Filmagem vídeo: Nuno Beira
Transcrição: Ana Cabral
Edição: Eduardo Beira
V0, 9 de Agosto de 2003


Eduardo Beira:
Mirandela mudou muito nos últimos vinte anos?

José Silvano:
Mudou significativamente. Primeiro porque Mirandela ganhou centralidade, e hoje isso é um factor decisivo do desenvolvimento. Ganhou centralidade também, porque embora esteja localizada geograficamente entre as principais capitais do Distrito, Vila Real, Bragança e Chaves, criou ela própria algumas vias de comunicação a passar pelo centro de Mirandela e com ligação ao IP 4, e agora com a ligação à IP 3 e com a ligação à IP 2. Com estes factores atraiu mais gente e desenvolveu-se mais harmoniosamente.
Nestes últimos vinte anos verificou-se de uma maneira geral uma melhoria da nossa qualidade de vida, que fez com que Mirandela fosse um pólo de maior atracção. Investimos muito em termos do turismo e do lazer. Mirandela qualificou-se com espaços urbanos e espaços de lazer. As zonas verdes e o tratamento do pormenor na construção urbana, são uma novidade com alguma criatividade e têm também constituído uma atracção.

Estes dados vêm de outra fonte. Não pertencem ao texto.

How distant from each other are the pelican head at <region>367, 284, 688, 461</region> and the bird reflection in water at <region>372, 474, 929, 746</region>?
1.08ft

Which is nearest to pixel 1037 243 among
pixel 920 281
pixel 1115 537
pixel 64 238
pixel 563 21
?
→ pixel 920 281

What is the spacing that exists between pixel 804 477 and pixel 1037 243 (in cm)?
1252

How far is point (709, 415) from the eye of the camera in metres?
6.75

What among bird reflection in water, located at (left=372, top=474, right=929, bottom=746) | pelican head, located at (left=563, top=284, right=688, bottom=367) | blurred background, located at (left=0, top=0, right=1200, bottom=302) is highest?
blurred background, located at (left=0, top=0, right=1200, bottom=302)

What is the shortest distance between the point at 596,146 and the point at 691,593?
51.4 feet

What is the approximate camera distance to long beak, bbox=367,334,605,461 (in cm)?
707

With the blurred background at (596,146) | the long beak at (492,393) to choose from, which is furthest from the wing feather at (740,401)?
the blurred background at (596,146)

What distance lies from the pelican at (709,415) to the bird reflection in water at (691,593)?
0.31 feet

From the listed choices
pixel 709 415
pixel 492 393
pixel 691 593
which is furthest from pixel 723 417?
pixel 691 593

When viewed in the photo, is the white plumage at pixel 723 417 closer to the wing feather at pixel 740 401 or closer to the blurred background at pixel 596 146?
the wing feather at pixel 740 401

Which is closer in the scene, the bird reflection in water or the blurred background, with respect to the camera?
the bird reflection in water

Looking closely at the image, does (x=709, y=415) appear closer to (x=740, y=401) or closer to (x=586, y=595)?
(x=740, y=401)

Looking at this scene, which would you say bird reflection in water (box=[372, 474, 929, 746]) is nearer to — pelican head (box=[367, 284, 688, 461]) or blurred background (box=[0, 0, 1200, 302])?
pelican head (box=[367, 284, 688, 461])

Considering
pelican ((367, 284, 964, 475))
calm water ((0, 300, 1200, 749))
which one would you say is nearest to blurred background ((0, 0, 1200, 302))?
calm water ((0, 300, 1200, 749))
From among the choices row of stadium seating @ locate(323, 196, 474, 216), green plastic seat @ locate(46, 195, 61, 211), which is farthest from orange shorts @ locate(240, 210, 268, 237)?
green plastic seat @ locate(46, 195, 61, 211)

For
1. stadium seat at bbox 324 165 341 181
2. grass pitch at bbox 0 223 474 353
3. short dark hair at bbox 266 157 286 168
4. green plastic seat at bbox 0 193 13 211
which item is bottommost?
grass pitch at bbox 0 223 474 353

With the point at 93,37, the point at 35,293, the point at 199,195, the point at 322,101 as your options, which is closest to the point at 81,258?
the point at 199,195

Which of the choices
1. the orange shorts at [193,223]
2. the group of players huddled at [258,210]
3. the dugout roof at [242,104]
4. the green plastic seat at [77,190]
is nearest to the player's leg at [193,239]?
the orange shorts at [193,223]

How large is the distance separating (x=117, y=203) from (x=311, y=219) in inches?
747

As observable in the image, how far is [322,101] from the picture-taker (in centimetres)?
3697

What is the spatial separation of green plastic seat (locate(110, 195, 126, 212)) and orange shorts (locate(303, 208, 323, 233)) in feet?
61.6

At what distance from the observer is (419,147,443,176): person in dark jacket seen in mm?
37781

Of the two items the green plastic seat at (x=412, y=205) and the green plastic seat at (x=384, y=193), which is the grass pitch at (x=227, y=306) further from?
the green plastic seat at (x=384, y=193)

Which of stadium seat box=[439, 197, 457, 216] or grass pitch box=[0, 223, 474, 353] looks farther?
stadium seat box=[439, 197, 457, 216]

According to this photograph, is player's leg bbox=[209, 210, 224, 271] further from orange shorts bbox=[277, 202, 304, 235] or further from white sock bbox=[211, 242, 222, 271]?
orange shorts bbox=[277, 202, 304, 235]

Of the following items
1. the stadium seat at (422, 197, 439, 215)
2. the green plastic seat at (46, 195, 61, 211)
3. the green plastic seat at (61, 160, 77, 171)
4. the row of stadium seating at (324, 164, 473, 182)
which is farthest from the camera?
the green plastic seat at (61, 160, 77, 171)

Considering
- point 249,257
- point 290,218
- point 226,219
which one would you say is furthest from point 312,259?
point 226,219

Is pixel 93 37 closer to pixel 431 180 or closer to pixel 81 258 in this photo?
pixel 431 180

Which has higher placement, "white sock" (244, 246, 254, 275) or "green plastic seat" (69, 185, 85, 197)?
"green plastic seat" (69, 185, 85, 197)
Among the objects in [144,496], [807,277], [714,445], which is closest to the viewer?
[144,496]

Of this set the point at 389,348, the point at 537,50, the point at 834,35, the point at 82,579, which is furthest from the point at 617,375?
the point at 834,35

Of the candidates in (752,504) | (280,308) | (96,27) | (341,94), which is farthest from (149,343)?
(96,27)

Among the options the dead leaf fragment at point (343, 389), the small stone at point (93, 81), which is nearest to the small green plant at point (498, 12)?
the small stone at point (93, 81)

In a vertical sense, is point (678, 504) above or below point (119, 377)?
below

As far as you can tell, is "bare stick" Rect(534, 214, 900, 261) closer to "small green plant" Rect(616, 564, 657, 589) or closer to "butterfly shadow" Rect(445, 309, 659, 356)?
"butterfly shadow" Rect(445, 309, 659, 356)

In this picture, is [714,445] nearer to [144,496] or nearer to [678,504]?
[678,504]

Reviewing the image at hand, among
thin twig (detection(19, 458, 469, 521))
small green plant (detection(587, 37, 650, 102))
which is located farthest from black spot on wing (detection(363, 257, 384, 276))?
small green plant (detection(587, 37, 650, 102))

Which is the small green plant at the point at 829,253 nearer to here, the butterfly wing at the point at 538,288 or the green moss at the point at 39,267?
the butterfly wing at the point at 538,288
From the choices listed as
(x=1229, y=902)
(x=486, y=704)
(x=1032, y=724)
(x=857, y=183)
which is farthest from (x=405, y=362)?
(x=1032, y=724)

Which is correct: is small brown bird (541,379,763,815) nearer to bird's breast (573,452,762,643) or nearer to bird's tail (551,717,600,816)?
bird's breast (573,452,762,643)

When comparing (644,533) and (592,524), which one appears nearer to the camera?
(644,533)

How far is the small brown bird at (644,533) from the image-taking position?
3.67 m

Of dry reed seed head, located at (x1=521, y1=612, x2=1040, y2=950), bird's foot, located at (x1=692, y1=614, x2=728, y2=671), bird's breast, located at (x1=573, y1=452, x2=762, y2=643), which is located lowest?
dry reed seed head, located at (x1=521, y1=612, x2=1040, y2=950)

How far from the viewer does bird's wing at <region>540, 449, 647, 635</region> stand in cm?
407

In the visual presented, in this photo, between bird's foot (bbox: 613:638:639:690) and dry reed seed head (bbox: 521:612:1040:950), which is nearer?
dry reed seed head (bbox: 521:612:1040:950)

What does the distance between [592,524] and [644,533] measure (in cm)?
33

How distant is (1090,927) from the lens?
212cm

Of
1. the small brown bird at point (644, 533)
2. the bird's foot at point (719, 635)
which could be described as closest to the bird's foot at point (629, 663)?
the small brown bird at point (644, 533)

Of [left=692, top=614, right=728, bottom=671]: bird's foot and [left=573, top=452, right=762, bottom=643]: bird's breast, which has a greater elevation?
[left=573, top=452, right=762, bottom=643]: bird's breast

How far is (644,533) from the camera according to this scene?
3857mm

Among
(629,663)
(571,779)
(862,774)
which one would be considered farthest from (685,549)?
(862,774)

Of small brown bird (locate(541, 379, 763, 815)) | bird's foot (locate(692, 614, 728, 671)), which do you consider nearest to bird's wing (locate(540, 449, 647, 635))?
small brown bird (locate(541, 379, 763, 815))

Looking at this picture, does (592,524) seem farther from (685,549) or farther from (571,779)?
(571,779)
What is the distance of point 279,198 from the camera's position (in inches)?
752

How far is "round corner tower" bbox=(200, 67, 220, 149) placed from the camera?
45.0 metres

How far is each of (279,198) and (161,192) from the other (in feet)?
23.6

A zona industrial é outra importante fonte de atracção e há cerca de quinze anos que é uma área em expansão. Na altura foi uma novidade para os concelhos do interior, mas mesmo assim souberam-se adaptar, e gerou e foi fixando várias empresas que depois também deram origem a outras empresas paralelas no Cachão, que acabou por ser uma segunda zona industrial que nos “caiu por acréscimo”. O (antigo complexo do) Cachão teve um processo de falência que correu no tribunal e acabou por fechar. As duas câmaras, de Mirandela e Vila Flor, encarregaram-se do processo, transformando o Cachão numa segunda zona industrial mais ligada ao sector agro-alimentar. Conseguiram-no. Numa primeira fase instalaram-se cerca de onze empresas no Cachão, embora individualizadas, com a consequente criação de trezentos e tal postos de trabalho, o que nos tempos de hoje é significativo. Mais significativo ainda, porque se investiu no Cachão mesmo nesta fase mais de um milhão e meio de contos - e ás vezes as pessoas perguntam-se, qual a empresa privada que nesta região, ou que se calhar até no norte de Portugal, investiu nestes últimos tempos uma quantia equivalente. É um facto que aquelas empresas não só conseguiram (sobreviver), como foi uma aposta ganha.
O segundo sector que foi necessário apostar foi o ensino, uma vez que não adianta ter as infra-estruturas, se não houver gente qualificada. A aposta no ensino superior, embora atrasada (porque o ensino superior teve uma época de boom de crescimento, embora depois tivesse estagnado, e hoje se calhar está numa fase decadente porque a procura já é inferior à oferta), mesmo assim conseguiu fixar em Mirandela , através do Instituto Politécnico de Bragança, primeiro um pólo com quinhentos alunos e agora uma escola autónoma que é a Escola Superior de Tecnologia e Gestão de Mirandela. Esta escola conta já com 740 alunos, e prevê-se que com as instalações e com o bloco social que estão em construção, chegue aos 1500 alunos no prazo de mais dois anos.
Também no sector privado, uma vez que o Instituto Piaget resolveu fazer um investimento forte em Mirandela na área das engenharias, uma área que não constitui grande atracção uma vez que as universidades públicas têm sido as principais concentradoras desses cursos. De qualquer forma o Instituto Piaget nessa área tem já cerca de 112 alunos, para já só estão a funcionar a Engenharia Agro-alimentar e a Engenharia Civil, o resto tem tido algumas dificuldades de iniciação.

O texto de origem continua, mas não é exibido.